● **TASK**: According to the news report on the Indianapolis shootings, why did Hector Sosa-Mendoza's family members choose to speak out?

● **TEXT FOR ANALYSIS**:
INDIANAPOLIS — On a rainy day at the Sosa-Mendoza home on the east side of Indianapolis, the weather matched the mood of a family in mourning.
“He was a great father, husband and son and the world turned around and just took him from us,” Sandra Mendoza said through a translator, as tears streamed down her face.
Mendoza was talking about her son, Hector. It had been less than 48 hours since the 30-year-old husband and father of four was shot and killed in his front yard.
Mendoza saw it happen.
“It was his daughter's birthday and everything happened so fast,” said Hector’s wife, Delmis, who described her husband as someone who worked hard to support his family. They had moved here from Honduras two years ago.
A relative told 13News Hector had asked an uninvited guest to leave because he was brandishing a gun. She said the confrontation ended when Hector was shot.
So far, police haven’t made any arrests.
Family members spoke out so Hector would be a face and a name for others to remember, instead of another statistic.
“It’s so sad,” said Nargi Wilson, who lives down the street.
She doesn’t know the family well, but she does know their pain.
“We have had gun violence in our family as well,” said Wilson, who wasn’t upset only by what happened to her neighbors. She’s also concerned by what she said seems to be happening in her community.
"How come people can't have just a fistfight anymore? Everybody wants to shoot somebody,” she said. “They can't come back from that. You beat somebody up, they can come back from that. You shoot them, they're not here anymore."
Hector Sosa-Mendoza was one of seven people who died in shootings across Indianapolis over the weekend. Ten were injured.
By Monday afternoon, two more people had been shot and rushed to area hospitals.
“I don't know what happened that changed people who used to be able to use their words or sometimes they might use their fists, but not guns,” said Deanna Fahrenkamp, who lives next door to one of the victims. “It's out of control.”

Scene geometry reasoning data
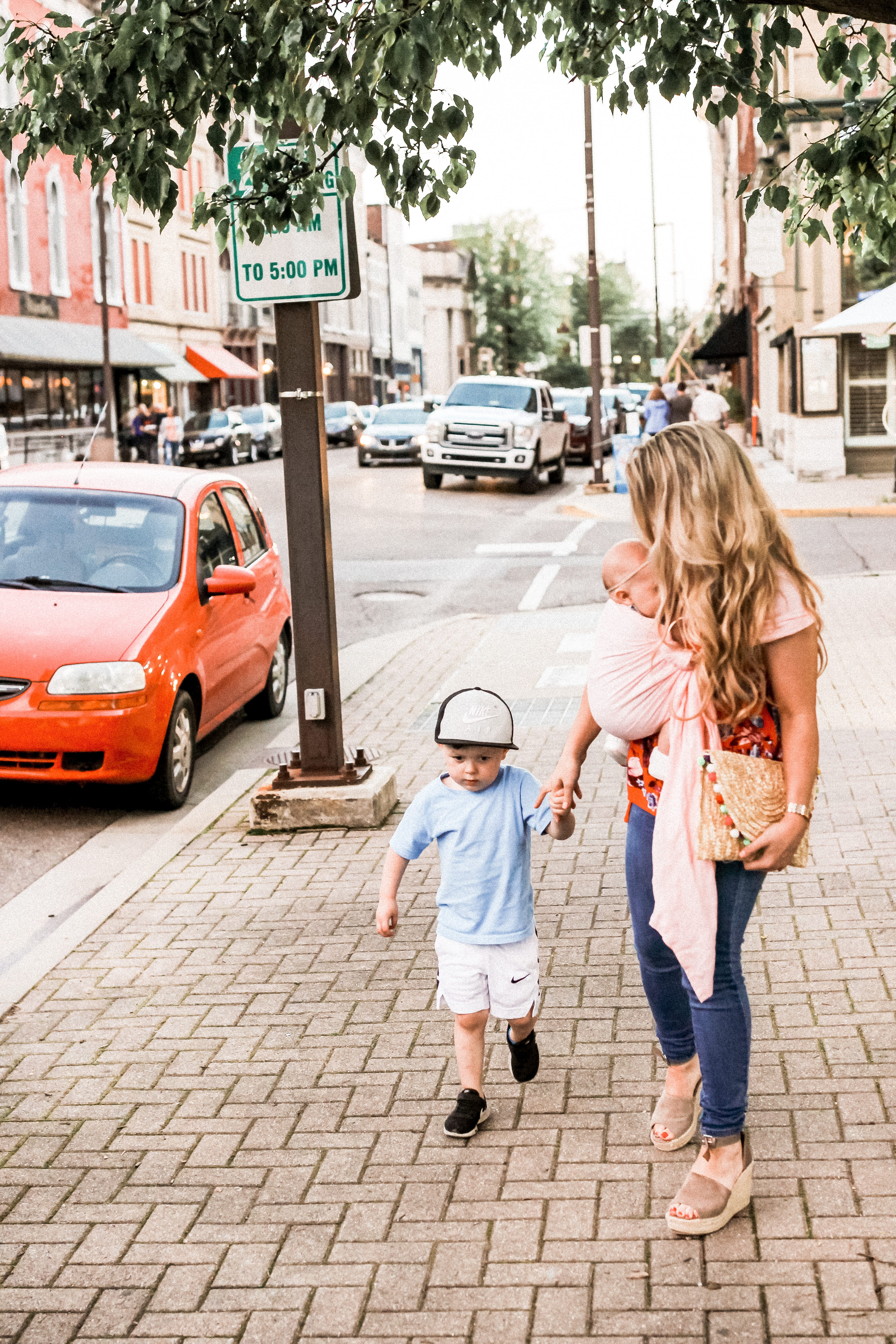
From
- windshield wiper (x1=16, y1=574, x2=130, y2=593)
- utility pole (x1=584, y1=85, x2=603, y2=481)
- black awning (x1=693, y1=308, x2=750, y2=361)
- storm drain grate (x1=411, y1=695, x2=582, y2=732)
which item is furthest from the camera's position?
black awning (x1=693, y1=308, x2=750, y2=361)

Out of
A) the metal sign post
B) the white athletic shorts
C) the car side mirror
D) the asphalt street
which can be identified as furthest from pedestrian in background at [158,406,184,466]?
the white athletic shorts

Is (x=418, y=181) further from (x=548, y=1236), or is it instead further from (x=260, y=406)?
(x=260, y=406)

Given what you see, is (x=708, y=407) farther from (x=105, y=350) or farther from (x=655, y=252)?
(x=655, y=252)

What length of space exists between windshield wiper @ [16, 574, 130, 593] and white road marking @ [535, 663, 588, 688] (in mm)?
3159

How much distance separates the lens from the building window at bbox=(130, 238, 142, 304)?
56.7 m

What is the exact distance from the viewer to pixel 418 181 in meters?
5.59

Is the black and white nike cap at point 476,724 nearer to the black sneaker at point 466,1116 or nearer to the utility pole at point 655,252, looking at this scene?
the black sneaker at point 466,1116

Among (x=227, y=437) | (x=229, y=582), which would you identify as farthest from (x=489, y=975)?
(x=227, y=437)

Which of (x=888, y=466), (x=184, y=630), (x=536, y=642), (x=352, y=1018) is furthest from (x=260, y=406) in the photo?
(x=352, y=1018)

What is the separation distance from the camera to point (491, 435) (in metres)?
28.8

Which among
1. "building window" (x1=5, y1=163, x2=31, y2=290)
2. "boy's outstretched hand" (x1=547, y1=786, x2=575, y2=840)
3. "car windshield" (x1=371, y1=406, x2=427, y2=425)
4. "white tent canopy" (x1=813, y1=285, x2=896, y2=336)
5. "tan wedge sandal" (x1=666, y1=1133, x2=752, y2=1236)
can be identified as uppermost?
"building window" (x1=5, y1=163, x2=31, y2=290)

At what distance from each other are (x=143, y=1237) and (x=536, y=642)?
874 cm

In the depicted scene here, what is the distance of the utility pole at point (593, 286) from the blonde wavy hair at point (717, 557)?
25.9 m

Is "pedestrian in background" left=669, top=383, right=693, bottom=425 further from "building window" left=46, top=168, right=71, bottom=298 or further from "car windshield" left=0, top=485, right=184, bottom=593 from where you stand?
"building window" left=46, top=168, right=71, bottom=298
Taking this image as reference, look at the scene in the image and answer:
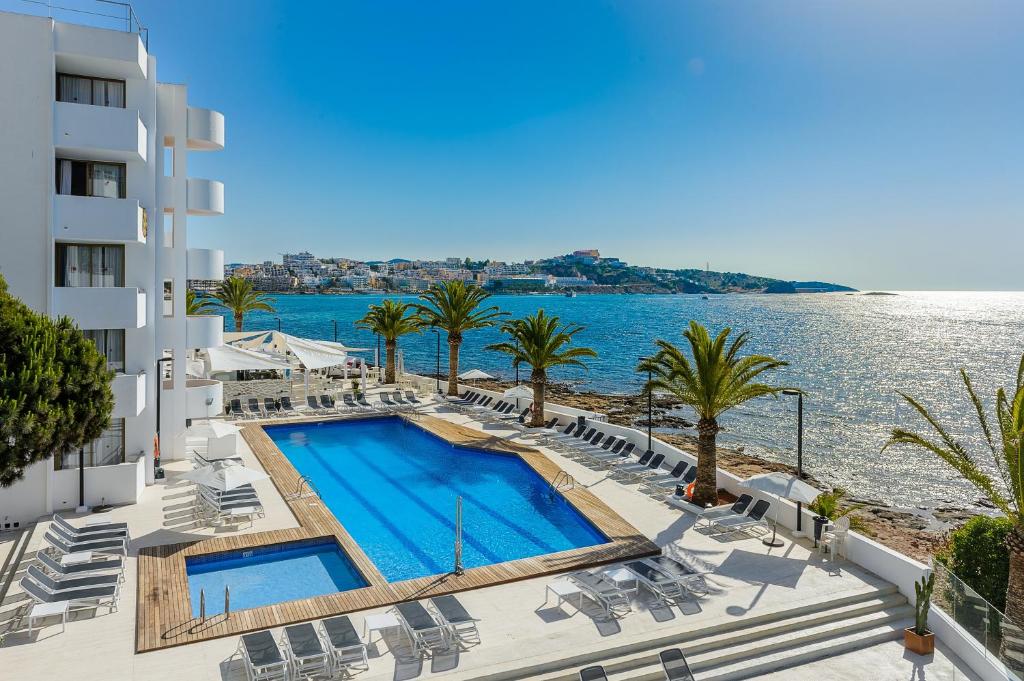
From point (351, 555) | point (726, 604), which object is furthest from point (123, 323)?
point (726, 604)

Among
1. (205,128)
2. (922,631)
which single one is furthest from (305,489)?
(922,631)

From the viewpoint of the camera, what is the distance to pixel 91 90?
17141 mm

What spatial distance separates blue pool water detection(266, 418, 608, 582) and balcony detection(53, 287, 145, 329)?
7066 mm

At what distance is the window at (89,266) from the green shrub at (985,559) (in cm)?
2103

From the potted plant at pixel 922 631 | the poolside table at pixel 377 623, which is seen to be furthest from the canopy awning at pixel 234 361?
the potted plant at pixel 922 631

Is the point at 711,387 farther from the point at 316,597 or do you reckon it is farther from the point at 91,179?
the point at 91,179

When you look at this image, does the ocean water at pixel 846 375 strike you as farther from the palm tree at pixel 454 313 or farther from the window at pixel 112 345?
the window at pixel 112 345

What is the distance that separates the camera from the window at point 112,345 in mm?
17138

● **RESULT OF THE EXERCISE**: They spoke out so that Hector would be a face and a name for others to remember, instead of another statistic.